I could see it causing issues on Windows machines as well depending on the machine. We wouldn't need to make this user-configurable, either; maybe something like this when rade_initialize()
gets called:
cur_num_cores = torch.get_num_threads()
new_num_cores = cur_num_cores * 3 // 4
if new_num_cores < 1:
new_num_cores = 1
torch.set_num_threads(new_num_cores)
That all said, we could wait and see how the first few released builds work out before doing such a change.
Suspect this is more a symptom of an overloaded system. A modern OS shouldn't need manual control of cores to maintain smooth operation. Suggest we're better off profiling and then addressing total CPU load as we have planned with a C port of selected parts of the Python code as we discussed at PLT.
We'll also need to address end user expectations - not everyone will be able to run the first release. This should improve over the next few months while we progress optimisation.
Apparently allowing OpenBLAS free reign over the number of threads it can use wreaks havoc if your application also uses threads: https://github.com/OpenMathLib/OpenBLAS/blob/develop/USAGE.md. With this in mind, I updated freedv-gui to force OPENBLAS_NUM_THREADS
to 1 and that significantly reduced CPU usage, especially on TX. (This on both macOS and Windows per testing from Walter and others.) That change doesn't appear to have affected the ability to decode in real time, ether.
Anyway, no need to make changes on the library side. Just figured I'd put that info out there since it did seem kinda odd that TX was using so much CPU despite supposedly not per the RADE paper.
A place to jot down notes for features we are considering adding to V2 of the RADE API. We'll triage these before the coding starts - they may not all make it into V2.
text channel. Required for FreeDV reporter. There is currently 25 bit/s available for auxiliary data, this is being used for acquisition in V1. In particular it enables us to trap any false sync states (e.g. a bad freq offset). Allocating some of these bits for txt will affect the robustness of acquisition, which has been a problematic and time consuming area of development. It will need to be re-tested in simulation and perhaps OTA with a short test campaign to make sure robustness is not affected. We also need build API support, and add some sort of protocol e.g. a high rate (LDPC?) code to mop up errors, a CRC, and some framing (e.g. codec2 reliable txt system). However this is all DSP work, no ML re-training rqd.
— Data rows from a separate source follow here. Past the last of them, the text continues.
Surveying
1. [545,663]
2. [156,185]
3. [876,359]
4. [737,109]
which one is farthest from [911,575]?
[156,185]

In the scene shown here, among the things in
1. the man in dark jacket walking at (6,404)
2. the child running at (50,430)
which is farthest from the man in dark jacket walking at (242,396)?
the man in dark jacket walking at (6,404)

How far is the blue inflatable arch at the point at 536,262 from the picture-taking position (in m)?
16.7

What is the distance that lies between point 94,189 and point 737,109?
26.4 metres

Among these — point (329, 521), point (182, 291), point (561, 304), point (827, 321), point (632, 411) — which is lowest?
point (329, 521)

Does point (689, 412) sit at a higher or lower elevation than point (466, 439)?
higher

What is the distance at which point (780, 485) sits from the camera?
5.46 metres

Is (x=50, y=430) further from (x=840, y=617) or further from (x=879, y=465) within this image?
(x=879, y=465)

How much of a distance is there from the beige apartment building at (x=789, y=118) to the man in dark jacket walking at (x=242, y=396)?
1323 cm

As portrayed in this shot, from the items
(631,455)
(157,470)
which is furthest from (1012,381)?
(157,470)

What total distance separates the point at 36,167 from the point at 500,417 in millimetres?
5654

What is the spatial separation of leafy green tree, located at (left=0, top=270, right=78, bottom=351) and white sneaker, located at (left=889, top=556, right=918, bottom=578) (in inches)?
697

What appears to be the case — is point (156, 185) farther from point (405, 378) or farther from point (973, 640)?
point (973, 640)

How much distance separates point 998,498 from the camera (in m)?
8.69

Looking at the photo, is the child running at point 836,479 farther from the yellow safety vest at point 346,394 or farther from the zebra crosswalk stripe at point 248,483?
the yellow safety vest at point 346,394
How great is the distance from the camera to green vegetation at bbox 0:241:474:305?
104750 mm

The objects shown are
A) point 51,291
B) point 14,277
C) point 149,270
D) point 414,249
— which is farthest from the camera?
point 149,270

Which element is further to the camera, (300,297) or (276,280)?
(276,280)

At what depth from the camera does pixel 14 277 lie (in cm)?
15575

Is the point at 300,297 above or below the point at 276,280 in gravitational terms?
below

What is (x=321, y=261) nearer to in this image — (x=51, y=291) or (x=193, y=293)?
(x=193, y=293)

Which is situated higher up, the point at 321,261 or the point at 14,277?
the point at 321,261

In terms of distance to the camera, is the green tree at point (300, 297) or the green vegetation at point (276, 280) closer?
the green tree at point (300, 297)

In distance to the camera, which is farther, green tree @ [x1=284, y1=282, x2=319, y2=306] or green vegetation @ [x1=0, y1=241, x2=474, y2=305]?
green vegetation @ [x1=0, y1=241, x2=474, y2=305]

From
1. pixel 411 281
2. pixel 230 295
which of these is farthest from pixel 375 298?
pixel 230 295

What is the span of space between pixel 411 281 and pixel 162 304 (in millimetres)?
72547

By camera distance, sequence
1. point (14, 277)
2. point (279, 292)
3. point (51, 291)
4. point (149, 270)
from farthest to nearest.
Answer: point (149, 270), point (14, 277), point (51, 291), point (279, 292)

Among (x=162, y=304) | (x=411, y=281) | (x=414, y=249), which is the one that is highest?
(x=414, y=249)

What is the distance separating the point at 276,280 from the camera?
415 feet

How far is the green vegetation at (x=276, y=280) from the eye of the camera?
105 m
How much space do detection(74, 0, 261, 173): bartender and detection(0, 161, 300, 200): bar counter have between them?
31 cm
SNR estimation. This is a tricky, and we haven't found a good solution to date. In legacy algorithms we measured the variance in the scatter diagram dots based on their expected positions. For RADAE the expected positions are time varying. We do have a "poor mans" DSP algorithm that works from the pilot symbols - it gives good results for AWGN but is inaccurate for multipath channels.
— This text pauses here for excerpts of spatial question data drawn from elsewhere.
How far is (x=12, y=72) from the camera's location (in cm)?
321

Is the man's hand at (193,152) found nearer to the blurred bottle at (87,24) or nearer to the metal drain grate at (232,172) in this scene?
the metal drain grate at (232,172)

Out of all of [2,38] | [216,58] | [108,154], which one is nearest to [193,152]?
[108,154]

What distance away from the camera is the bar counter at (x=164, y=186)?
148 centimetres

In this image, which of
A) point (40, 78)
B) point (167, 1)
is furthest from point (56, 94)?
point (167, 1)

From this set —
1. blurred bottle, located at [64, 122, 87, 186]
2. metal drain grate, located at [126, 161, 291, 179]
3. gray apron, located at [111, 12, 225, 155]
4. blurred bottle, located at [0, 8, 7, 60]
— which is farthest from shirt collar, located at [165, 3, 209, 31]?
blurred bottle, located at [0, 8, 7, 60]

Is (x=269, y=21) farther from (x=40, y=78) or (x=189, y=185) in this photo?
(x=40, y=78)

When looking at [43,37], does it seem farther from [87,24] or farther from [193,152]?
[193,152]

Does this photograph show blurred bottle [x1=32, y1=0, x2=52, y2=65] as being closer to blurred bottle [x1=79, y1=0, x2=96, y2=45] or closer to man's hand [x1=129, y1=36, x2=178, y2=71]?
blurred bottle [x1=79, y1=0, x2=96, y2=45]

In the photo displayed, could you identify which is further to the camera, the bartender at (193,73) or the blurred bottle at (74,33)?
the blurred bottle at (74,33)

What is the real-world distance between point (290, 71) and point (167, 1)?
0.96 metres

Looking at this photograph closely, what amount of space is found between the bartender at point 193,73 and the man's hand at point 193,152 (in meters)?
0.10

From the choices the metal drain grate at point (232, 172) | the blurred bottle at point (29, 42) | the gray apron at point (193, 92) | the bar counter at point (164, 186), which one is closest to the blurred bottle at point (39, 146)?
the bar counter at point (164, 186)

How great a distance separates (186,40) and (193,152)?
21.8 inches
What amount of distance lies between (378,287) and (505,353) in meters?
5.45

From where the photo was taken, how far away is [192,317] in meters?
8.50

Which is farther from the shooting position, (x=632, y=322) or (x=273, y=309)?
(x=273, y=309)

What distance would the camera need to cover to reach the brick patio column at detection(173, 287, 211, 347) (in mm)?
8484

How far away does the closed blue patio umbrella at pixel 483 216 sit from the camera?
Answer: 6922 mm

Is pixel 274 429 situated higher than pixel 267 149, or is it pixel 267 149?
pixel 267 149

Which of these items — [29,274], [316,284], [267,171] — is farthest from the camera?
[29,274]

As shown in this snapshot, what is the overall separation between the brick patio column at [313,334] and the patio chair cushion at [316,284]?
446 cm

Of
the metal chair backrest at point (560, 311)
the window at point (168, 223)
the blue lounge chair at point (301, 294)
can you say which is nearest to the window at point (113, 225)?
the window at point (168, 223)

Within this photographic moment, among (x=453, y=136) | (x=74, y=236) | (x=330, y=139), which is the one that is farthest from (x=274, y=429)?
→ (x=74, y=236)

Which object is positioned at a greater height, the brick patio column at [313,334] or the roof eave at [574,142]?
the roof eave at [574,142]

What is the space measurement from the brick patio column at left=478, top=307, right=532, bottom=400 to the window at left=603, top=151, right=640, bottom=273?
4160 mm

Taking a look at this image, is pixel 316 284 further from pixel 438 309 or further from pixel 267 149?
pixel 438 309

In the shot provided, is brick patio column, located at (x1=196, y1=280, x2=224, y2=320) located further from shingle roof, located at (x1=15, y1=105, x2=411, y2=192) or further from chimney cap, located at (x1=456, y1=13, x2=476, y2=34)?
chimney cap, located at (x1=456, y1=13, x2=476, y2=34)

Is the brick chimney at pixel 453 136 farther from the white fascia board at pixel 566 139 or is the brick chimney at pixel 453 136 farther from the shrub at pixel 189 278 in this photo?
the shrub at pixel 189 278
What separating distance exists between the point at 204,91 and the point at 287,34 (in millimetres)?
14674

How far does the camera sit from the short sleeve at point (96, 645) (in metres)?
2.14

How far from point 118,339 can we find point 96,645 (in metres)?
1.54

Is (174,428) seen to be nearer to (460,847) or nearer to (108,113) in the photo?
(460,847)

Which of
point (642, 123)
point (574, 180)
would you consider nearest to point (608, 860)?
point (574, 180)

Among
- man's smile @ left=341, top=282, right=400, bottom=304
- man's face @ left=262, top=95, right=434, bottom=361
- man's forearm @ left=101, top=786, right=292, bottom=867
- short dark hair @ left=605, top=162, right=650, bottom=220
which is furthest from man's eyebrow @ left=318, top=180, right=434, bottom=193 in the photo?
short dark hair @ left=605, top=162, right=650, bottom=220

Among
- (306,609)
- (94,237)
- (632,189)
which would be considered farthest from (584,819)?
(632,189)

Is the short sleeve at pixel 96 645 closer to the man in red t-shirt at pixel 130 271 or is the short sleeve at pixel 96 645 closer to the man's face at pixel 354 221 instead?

API Doxygen support. Add comments to code, Doxygen post processing.
C port of core ML - will speed up RADAE enc/dec, greatly reducing CPU (FARGAN decoder will then dominate), and getting us closer to a pure C implementation.
Cython for
dsp.py
- will significantly reduce CPU load, and (I think) gives us C code to move us closer to a pure C implementation.Further ML development - we may be able to get several dB lower, reduce latency, and improve acquisition. R&D required.
Limit 99% power bandwidth to approximately 1500 Hz. Needs to be done carefully to avoid PAPR reduction and carefully tested to ensure no performance degradation. All ctests need to be run with BPF signal, and effort to tweak tests for reliable passes. Initial investigation in #30
doc/radae_intro_waveform
suggestions: table comparing other waveforms, e.g. legacy FreeDV, break down enc/dec to include ML and DSP components, figure showing time versus freq, pilots, symbol breakdown to CP for OFDM waveform. References.Clean up of
radae
repo, or creation on new "release" repo specifically for production quality code, support of target operating systems. Theradae
repo is Davids experimental playground (and we probably need such a repo moving fwd).